Beginning at the line that contains "phylum: Chordata", write out each remaining line of the entries below exactly as it stands.

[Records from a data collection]
=-=-=-=-=

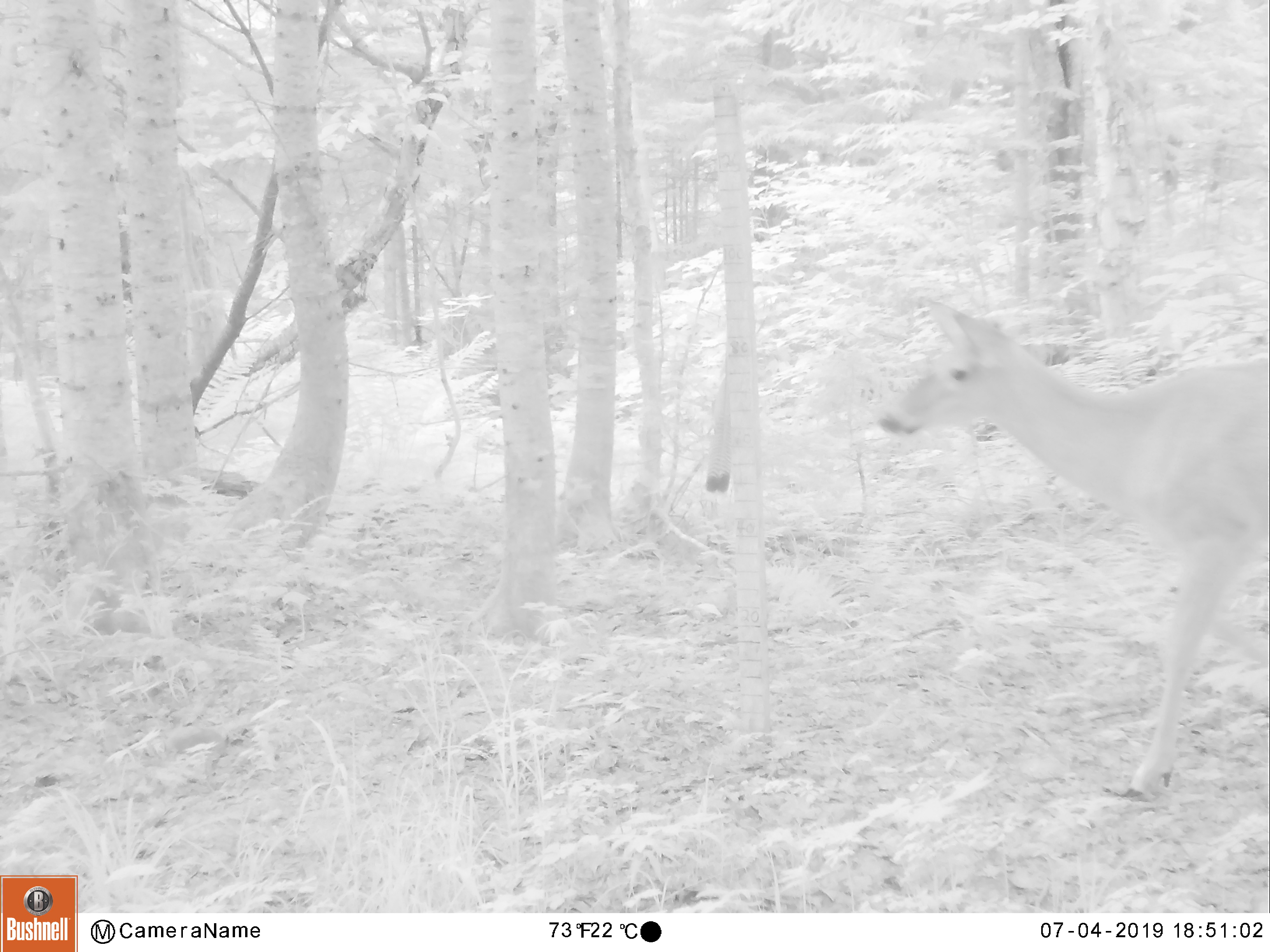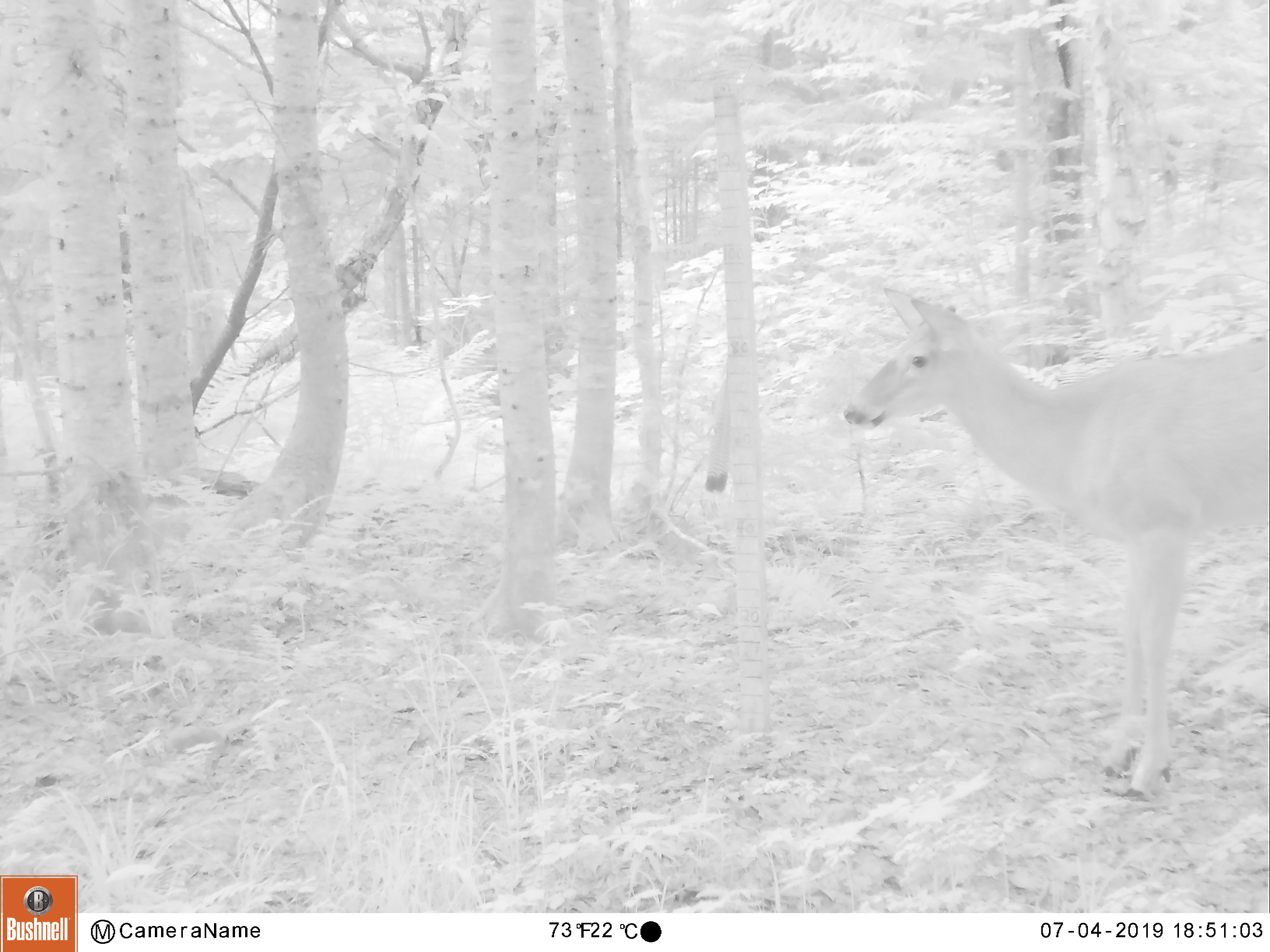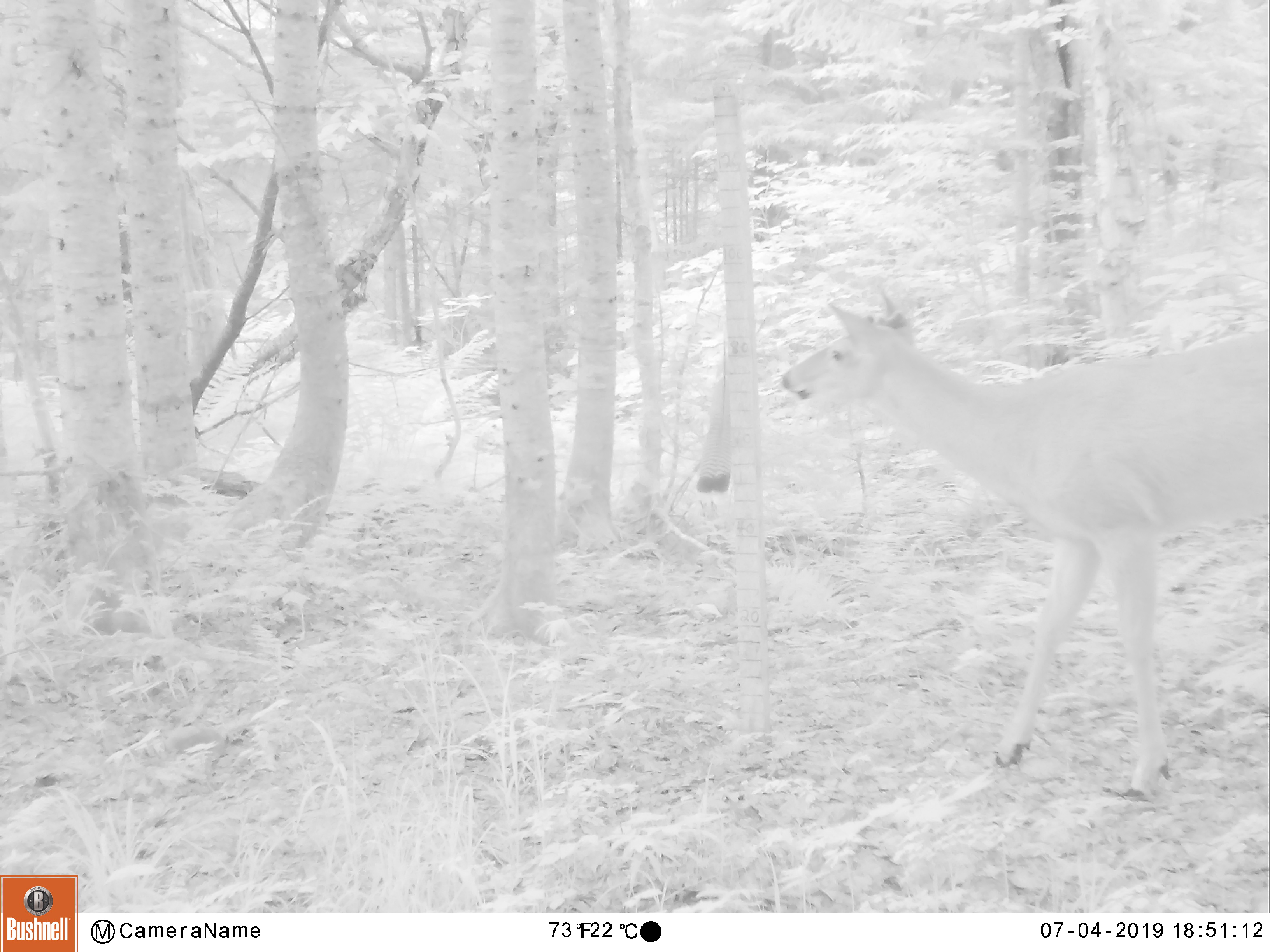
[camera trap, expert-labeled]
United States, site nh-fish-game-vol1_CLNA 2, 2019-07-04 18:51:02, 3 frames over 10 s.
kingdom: Animalia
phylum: Chordata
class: Mammalia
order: Artiodactyla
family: Cervidae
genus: Odocoileus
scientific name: Odocoileus virginianus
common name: white-tailed deer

=-=-=-=-=

YOUR RESPONSE
phylum: Chordata
class: Mammalia
order: Artiodactyla
family: Cervidae
genus: Odocoileus
scientific name: Odocoileus virginianus
common name: white-tailed deer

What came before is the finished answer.